Player Watch: Johnny Flynn

NIFL Premiership

Ballymena United v Glentoran 16th September 2017

Centre back Johnny Flynn lined up on the left side of a 3-5-2 formation against Glentoran on a wet and unwelcome afternoon under Slemish mountain. He had Michael Gault beside him and Kyle Owens beyond him as partners.

It took nearly seven or eight minutes in before he was called into meaningful action where he was called upon to deal with Curtis Allen. Allen had received the ball at the end of a tidy Glentoran move and whilst far from being on his own, his basic defence of always being in front of his opponent ensured a tame shot for the goalkeeper. After that for a while his main activity was dealing with windblown awkward bouncing balls which he usually fielded to his wing back Stephen McCullough.

Glentoran’s forwards were playing more to their left which meant Owens and Gault were the busier defenders but he still had to block a shot from McDaid. Halfway through the first half he made a big decision to come completely over to the right to intercept a long ball to McGuigan which called on his experience and decision-making. His team went 1-0 down when his goalkeeper unsuccessfully came for a free kick which should have been left to his defenders though Flynn was not in that batch.

He spent a fair bit of time covering possible eventualities and was on hand when a slip by Gault could have caused a problem, but Flynn was on hand to deal with it. After making a good tackle on McDaid his first mistake came when he headed a deep ball perhaps a bit short to McCullough. The wing-back in his own half was forced to foul and received a yellow card for his trouble. His sense of possible danger was again illustrated when goalkeeper Brennan dropped a deep cross but he was at hand to avert any threat.

He supported his busier partners well in clearing tackles and held his position well to maintain the shape of the team. Not being the quickest of players this was vitally important in a system where lack of pace can be exposed. A nudge in the back which he got away with on McDaid saved a possible moment of danger but he was winning his battles with the young forward through strength, experience and positioning by and large.

Being behind from the 27th minute, Ballymena had upped the energy levels and attacked Glentoran more forcefully. Thus the back line had to push up to avoid gaps forming from the midfield. He was involved in two shuddering clashes. One of heads with McDaid and another big crash with McGuigan which called on judgement and bravery as the visitors had started putting longer counter balls down his avenue.
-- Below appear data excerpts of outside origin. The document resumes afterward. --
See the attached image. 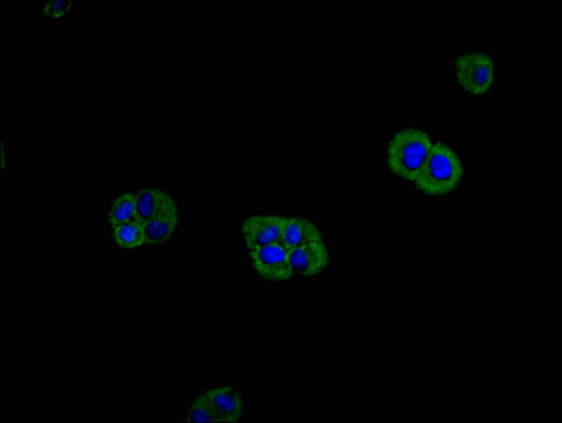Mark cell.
Here are the masks:
<instances>
[{
    "label": "cell",
    "mask_w": 562,
    "mask_h": 423,
    "mask_svg": "<svg viewBox=\"0 0 562 423\" xmlns=\"http://www.w3.org/2000/svg\"><path fill=\"white\" fill-rule=\"evenodd\" d=\"M185 422H217L207 396L197 395L190 405L184 421Z\"/></svg>",
    "instance_id": "13"
},
{
    "label": "cell",
    "mask_w": 562,
    "mask_h": 423,
    "mask_svg": "<svg viewBox=\"0 0 562 423\" xmlns=\"http://www.w3.org/2000/svg\"><path fill=\"white\" fill-rule=\"evenodd\" d=\"M431 146L429 135L422 130L410 128L399 131L388 144V166L396 175L414 181Z\"/></svg>",
    "instance_id": "2"
},
{
    "label": "cell",
    "mask_w": 562,
    "mask_h": 423,
    "mask_svg": "<svg viewBox=\"0 0 562 423\" xmlns=\"http://www.w3.org/2000/svg\"><path fill=\"white\" fill-rule=\"evenodd\" d=\"M108 221L112 227L137 221L135 196L131 193H125L118 196L111 204Z\"/></svg>",
    "instance_id": "11"
},
{
    "label": "cell",
    "mask_w": 562,
    "mask_h": 423,
    "mask_svg": "<svg viewBox=\"0 0 562 423\" xmlns=\"http://www.w3.org/2000/svg\"><path fill=\"white\" fill-rule=\"evenodd\" d=\"M217 422H237L243 411L240 393L230 385L211 388L204 391Z\"/></svg>",
    "instance_id": "7"
},
{
    "label": "cell",
    "mask_w": 562,
    "mask_h": 423,
    "mask_svg": "<svg viewBox=\"0 0 562 423\" xmlns=\"http://www.w3.org/2000/svg\"><path fill=\"white\" fill-rule=\"evenodd\" d=\"M288 253L293 273L306 277L321 273L329 263L328 252L323 241L294 248Z\"/></svg>",
    "instance_id": "6"
},
{
    "label": "cell",
    "mask_w": 562,
    "mask_h": 423,
    "mask_svg": "<svg viewBox=\"0 0 562 423\" xmlns=\"http://www.w3.org/2000/svg\"><path fill=\"white\" fill-rule=\"evenodd\" d=\"M459 83L469 93L481 95L493 80L494 65L490 56L470 53L459 56L455 63Z\"/></svg>",
    "instance_id": "3"
},
{
    "label": "cell",
    "mask_w": 562,
    "mask_h": 423,
    "mask_svg": "<svg viewBox=\"0 0 562 423\" xmlns=\"http://www.w3.org/2000/svg\"><path fill=\"white\" fill-rule=\"evenodd\" d=\"M287 220L278 215H257L244 220L241 230L248 250L280 242Z\"/></svg>",
    "instance_id": "5"
},
{
    "label": "cell",
    "mask_w": 562,
    "mask_h": 423,
    "mask_svg": "<svg viewBox=\"0 0 562 423\" xmlns=\"http://www.w3.org/2000/svg\"><path fill=\"white\" fill-rule=\"evenodd\" d=\"M321 241L322 237L318 227L311 221L301 217L288 218L280 239L287 251Z\"/></svg>",
    "instance_id": "9"
},
{
    "label": "cell",
    "mask_w": 562,
    "mask_h": 423,
    "mask_svg": "<svg viewBox=\"0 0 562 423\" xmlns=\"http://www.w3.org/2000/svg\"><path fill=\"white\" fill-rule=\"evenodd\" d=\"M112 235L116 244L125 249L139 247L145 240L144 229L137 221L115 227L113 228Z\"/></svg>",
    "instance_id": "12"
},
{
    "label": "cell",
    "mask_w": 562,
    "mask_h": 423,
    "mask_svg": "<svg viewBox=\"0 0 562 423\" xmlns=\"http://www.w3.org/2000/svg\"><path fill=\"white\" fill-rule=\"evenodd\" d=\"M134 196L137 222L141 225L151 219L178 212L174 200L162 190L145 188L138 191Z\"/></svg>",
    "instance_id": "8"
},
{
    "label": "cell",
    "mask_w": 562,
    "mask_h": 423,
    "mask_svg": "<svg viewBox=\"0 0 562 423\" xmlns=\"http://www.w3.org/2000/svg\"><path fill=\"white\" fill-rule=\"evenodd\" d=\"M5 161L4 159V146H1V170H3L4 167H5Z\"/></svg>",
    "instance_id": "14"
},
{
    "label": "cell",
    "mask_w": 562,
    "mask_h": 423,
    "mask_svg": "<svg viewBox=\"0 0 562 423\" xmlns=\"http://www.w3.org/2000/svg\"><path fill=\"white\" fill-rule=\"evenodd\" d=\"M249 254L254 269L265 280L283 281L294 274L288 251L280 242L249 250Z\"/></svg>",
    "instance_id": "4"
},
{
    "label": "cell",
    "mask_w": 562,
    "mask_h": 423,
    "mask_svg": "<svg viewBox=\"0 0 562 423\" xmlns=\"http://www.w3.org/2000/svg\"><path fill=\"white\" fill-rule=\"evenodd\" d=\"M178 222V212L164 214L151 219L142 226L148 245H158L166 241L174 233Z\"/></svg>",
    "instance_id": "10"
},
{
    "label": "cell",
    "mask_w": 562,
    "mask_h": 423,
    "mask_svg": "<svg viewBox=\"0 0 562 423\" xmlns=\"http://www.w3.org/2000/svg\"><path fill=\"white\" fill-rule=\"evenodd\" d=\"M460 160L445 143L432 145L417 178L416 186L429 195H440L453 190L463 176Z\"/></svg>",
    "instance_id": "1"
}]
</instances>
It took McGuigan longer to shake his injury off but Flynn certainly felt it too.

In a repeat of his first half short header, he did the same over on the right touchline when Curtis Allen was the grateful recipient. Perhaps he might have been better leaving the ball to touch though his reading of the exposed right flank was correct in the first place. Robbie McDaid was now permanently on the right perhaps sensing a pace exploitation but there was no run or ball that caused huge problems for Flynn and he fielded most issues coming his way, including blocking a McGuigan cross for a corner when his team were stretched deep into the game.

Johnny Flynn can be pleased with his showing. He held up the left flank solidly, won his headers and his distribution did not cause any serious issues for his side. The middle goal for Glentoran came at the right hand side of the defence rather than his side. I feel his main job was ensuring that Glentoran did not get in behind him or beat him for pace when the defensive line was higher up the pitch. To ensure this he had to put in a couple of big tackles which he really had to get right and he certainly did that.